SHORT PROBLEM ▸ Transcribe all of the following records verbatim, line for line, and leave every character, number, and mark of punctuation unchanged.

GIVEN RECORDS ▸
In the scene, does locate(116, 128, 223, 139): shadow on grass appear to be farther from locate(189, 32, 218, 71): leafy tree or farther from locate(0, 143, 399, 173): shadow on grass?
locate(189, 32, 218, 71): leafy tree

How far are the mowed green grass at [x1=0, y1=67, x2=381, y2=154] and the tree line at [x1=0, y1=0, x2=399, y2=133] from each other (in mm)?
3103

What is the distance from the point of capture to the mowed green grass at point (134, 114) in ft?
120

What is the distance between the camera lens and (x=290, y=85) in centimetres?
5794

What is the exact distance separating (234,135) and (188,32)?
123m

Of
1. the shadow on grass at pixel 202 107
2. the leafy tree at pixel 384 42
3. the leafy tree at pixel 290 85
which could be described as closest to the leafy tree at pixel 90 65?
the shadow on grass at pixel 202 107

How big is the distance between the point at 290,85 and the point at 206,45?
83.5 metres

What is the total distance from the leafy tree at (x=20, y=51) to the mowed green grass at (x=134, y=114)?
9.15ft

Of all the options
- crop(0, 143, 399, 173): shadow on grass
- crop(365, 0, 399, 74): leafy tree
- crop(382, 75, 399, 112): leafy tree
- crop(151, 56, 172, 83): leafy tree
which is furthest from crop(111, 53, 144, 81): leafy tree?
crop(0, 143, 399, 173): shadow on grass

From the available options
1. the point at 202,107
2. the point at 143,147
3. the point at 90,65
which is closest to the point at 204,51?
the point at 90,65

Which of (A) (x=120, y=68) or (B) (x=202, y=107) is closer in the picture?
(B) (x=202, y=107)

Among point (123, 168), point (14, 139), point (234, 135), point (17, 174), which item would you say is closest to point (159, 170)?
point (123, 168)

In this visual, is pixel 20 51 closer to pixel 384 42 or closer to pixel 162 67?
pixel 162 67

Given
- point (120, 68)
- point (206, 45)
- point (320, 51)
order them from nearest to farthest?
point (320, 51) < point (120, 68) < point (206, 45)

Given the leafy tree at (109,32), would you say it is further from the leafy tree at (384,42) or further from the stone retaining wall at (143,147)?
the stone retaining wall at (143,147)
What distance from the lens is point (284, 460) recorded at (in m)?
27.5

REPLY TO THE EXERCISE ▸
In the scene, does locate(116, 128, 223, 139): shadow on grass appear to be farther from locate(189, 32, 218, 71): leafy tree or farther from locate(0, 143, 399, 173): shadow on grass?
locate(189, 32, 218, 71): leafy tree

How far are the mowed green grass at [x1=0, y1=67, x2=381, y2=154] and the tree line at [x1=0, y1=0, x2=399, y2=133] from each other (in mm)?
3103

What is the distance from the point of capture to the mowed green grass at point (134, 114) in ft?
120

What is the distance between the camera lens and (x=290, y=85) in centimetres?
5794

What is the exact distance separating (234,135) and (188,32)?
123m

Of
1. the shadow on grass at pixel 202 107
2. the leafy tree at pixel 384 42
3. the leafy tree at pixel 290 85
which could be described as closest to the leafy tree at pixel 90 65?
the shadow on grass at pixel 202 107

How big is the distance between the point at 290,85 and the point at 206,45?
83.5 metres

What is the total distance from the leafy tree at (x=20, y=51) to the mowed green grass at (x=134, y=114)?
9.15ft

Of all the options
- crop(0, 143, 399, 173): shadow on grass
- crop(365, 0, 399, 74): leafy tree
- crop(382, 75, 399, 112): leafy tree
- crop(151, 56, 172, 83): leafy tree
which is furthest from crop(111, 53, 144, 81): leafy tree?
crop(0, 143, 399, 173): shadow on grass

From the available options
1. the point at 202,107
2. the point at 143,147
3. the point at 90,65
which is closest to the point at 204,51?
the point at 90,65

Which of (A) (x=120, y=68) or (B) (x=202, y=107) is closer in the picture?
(B) (x=202, y=107)

Among point (123, 168), point (14, 139), point (234, 135), point (17, 174), which item would you say is closest to point (159, 170)?
point (123, 168)

In this visual, is pixel 20 51 closer to pixel 384 42 or closer to pixel 162 67?
pixel 162 67

Given
- point (120, 68)
- point (206, 45)
- point (320, 51)
order them from nearest to farthest?
point (320, 51) < point (120, 68) < point (206, 45)

Given the leafy tree at (109,32), would you say it is further from the leafy tree at (384,42) or further from the stone retaining wall at (143,147)?
the stone retaining wall at (143,147)
What distance from the lens is point (284, 460) recorded at (in m)?
27.5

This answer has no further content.